In light anesthesia with an end-tidal concentration of desflurane at 4%, BIS and CSI values also showed good linearity and agreement. β and α waves are dominant EEG signals in light anesthesia and they are aroused from the cortical brain. As the depth of anesthesia increases, EEG slows down toward θ and δ waves originating in the deep brain [
3,
16]. BIS is linearly correlated with relative β ratio when BIS is higher than 60 [
17]. CSI uses α-ratio, β-ratio, and β-ratio-α-ratio as parameters too. Thus, we assumed that the use of two indices as a parameter of α and β wave makes good agreement and correlation in light anesthesia.

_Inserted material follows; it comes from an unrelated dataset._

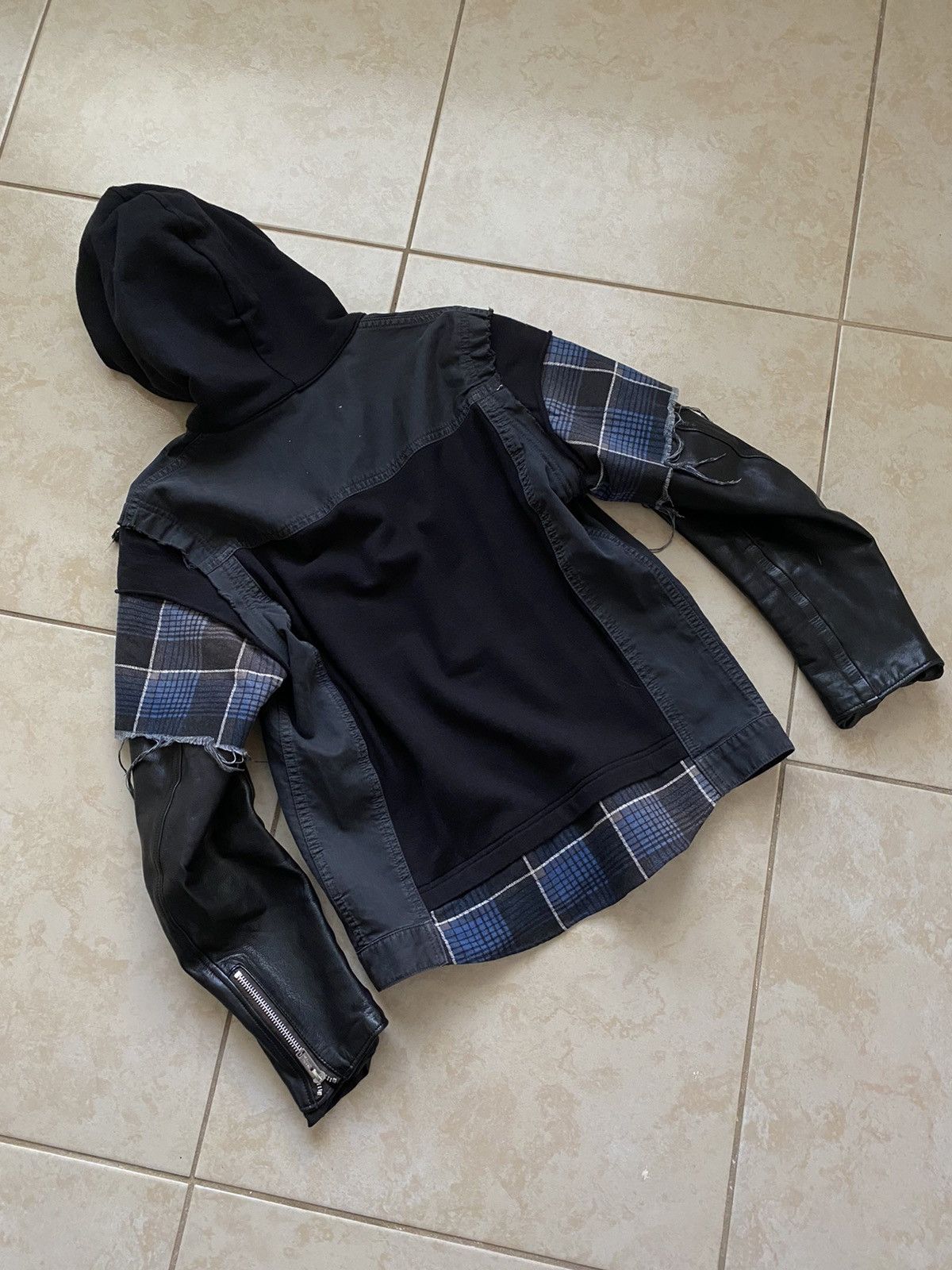 Jun Takahashi SS12 “Open Strings” Hybrid Denim Jacket Size US S / EU 44-46 / 1 - 3 Thumbnail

In this study, CSI showed a narrow variation. It was more stable compared to BIS. The standard deviation of CSI measured at one-minute intervals was statistically significantly lower than that of BIS (P < 0.05). Thus, CSI might be more stable than BIS when the anesthetic agent was maintained constant. In a previous study, CSI has a less dynamic profile compared to BIS in moderate anesthetic depth. Delfino et al. [
18] have explained that such a less dynamic profile of CSI might be because CSI’s algorithm does not include frequencies below 6 Hz that are found in δ and θ waves. CSI was less sensitive until much deeper hypnotic levels (marked by the start of burst suppression activity) are reached.
In conclusion, this study demonstrates that CSI has an equivalent degree of overall performance compared to BIS in general anesthesia using desflurane. Therefore, accounting for the avidence from previous Literature, CSI can be used as a good substitute for BIS regardless of the kind of common anesthetics currently in use.